§ Data for the task:
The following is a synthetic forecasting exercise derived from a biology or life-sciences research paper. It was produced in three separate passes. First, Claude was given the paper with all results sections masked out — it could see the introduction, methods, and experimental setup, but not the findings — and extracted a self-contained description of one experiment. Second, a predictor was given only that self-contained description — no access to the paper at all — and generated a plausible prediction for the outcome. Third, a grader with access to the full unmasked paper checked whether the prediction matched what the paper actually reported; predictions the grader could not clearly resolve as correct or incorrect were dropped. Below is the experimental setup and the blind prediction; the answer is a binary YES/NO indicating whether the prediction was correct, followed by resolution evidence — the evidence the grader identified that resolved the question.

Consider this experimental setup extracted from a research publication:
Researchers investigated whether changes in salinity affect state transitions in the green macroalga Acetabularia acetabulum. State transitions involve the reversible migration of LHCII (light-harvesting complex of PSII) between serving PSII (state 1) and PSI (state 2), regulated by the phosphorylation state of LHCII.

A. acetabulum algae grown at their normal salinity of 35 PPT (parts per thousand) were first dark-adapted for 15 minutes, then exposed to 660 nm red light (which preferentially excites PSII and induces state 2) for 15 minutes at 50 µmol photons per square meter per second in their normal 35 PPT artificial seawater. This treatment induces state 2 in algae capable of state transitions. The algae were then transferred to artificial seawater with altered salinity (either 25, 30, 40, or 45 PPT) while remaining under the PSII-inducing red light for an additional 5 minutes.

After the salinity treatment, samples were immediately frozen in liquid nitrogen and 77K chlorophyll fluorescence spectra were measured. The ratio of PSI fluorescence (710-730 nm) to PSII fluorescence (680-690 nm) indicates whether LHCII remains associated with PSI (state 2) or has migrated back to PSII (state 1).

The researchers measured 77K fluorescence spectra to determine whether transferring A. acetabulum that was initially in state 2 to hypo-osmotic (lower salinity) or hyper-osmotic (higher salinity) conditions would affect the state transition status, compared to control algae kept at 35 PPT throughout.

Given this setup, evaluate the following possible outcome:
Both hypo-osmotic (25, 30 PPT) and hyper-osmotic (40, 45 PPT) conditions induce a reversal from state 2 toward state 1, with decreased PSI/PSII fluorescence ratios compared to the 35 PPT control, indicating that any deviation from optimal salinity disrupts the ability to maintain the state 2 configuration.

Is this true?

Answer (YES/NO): YES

§ What to work on: Once you have read the listing, retype it in full, word for word.

§ Response for this exercise:
The following is a synthetic forecasting exercise derived from a biology or life-sciences research paper. It was produced in three separate passes. First, Claude was given the paper with all results sections masked out — it could see the introduction, methods, and experimental setup, but not the findings — and extracted a self-contained description of one experiment. Second, a predictor was given only that self-contained description — no access to the paper at all — and generated a plausible prediction for the outcome. Third, a grader with access to the full unmasked paper checked whether the prediction matched what the paper actually reported; predictions the grader could not clearly resolve as correct or incorrect were dropped. Below is the experimental setup and the blind prediction; the answer is a binary YES/NO indicating whether the prediction was correct, followed by resolution evidence — the evidence the grader identified that resolved the question.

Consider this experimental setup extracted from a research publication:
Researchers investigated whether changes in salinity affect state transitions in the green macroalga Acetabularia acetabulum. State transitions involve the reversible migration of LHCII (light-harvesting complex of PSII) between serving PSII (state 1) and PSI (state 2), regulated by the phosphorylation state of LHCII.

A. acetabulum algae grown at their normal salinity of 35 PPT (parts per thousand) were first dark-adapted for 15 minutes, then exposed to 660 nm red light (which preferentially excites PSII and induces state 2) for 15 minutes at 50 µmol photons per square meter per second in their normal 35 PPT artificial seawater. This treatment induces state 2 in algae capable of state transitions. The algae were then transferred to artificial seawater with altered salinity (either 25, 30, 40, or 45 PPT) while remaining under the PSII-inducing red light for an additional 5 minutes.

After the salinity treatment, samples were immediately frozen in liquid nitrogen and 77K chlorophyll fluorescence spectra were measured. The ratio of PSI fluorescence (710-730 nm) to PSII fluorescence (680-690 nm) indicates whether LHCII remains associated with PSI (state 2) or has migrated back to PSII (state 1).

The researchers measured 77K fluorescence spectra to determine whether transferring A. acetabulum that was initially in state 2 to hypo-osmotic (lower salinity) or hyper-osmotic (higher salinity) conditions would affect the state transition status, compared to control algae kept at 35 PPT throughout.

Given this setup, evaluate the following possible outcome:
Both hypo-osmotic (25, 30 PPT) and hyper-osmotic (40, 45 PPT) conditions induce a reversal from state 2 toward state 1, with decreased PSI/PSII fluorescence ratios compared to the 35 PPT control, indicating that any deviation from optimal salinity disrupts the ability to maintain the state 2 configuration.

Is this true?

Answer (YES/NO): YES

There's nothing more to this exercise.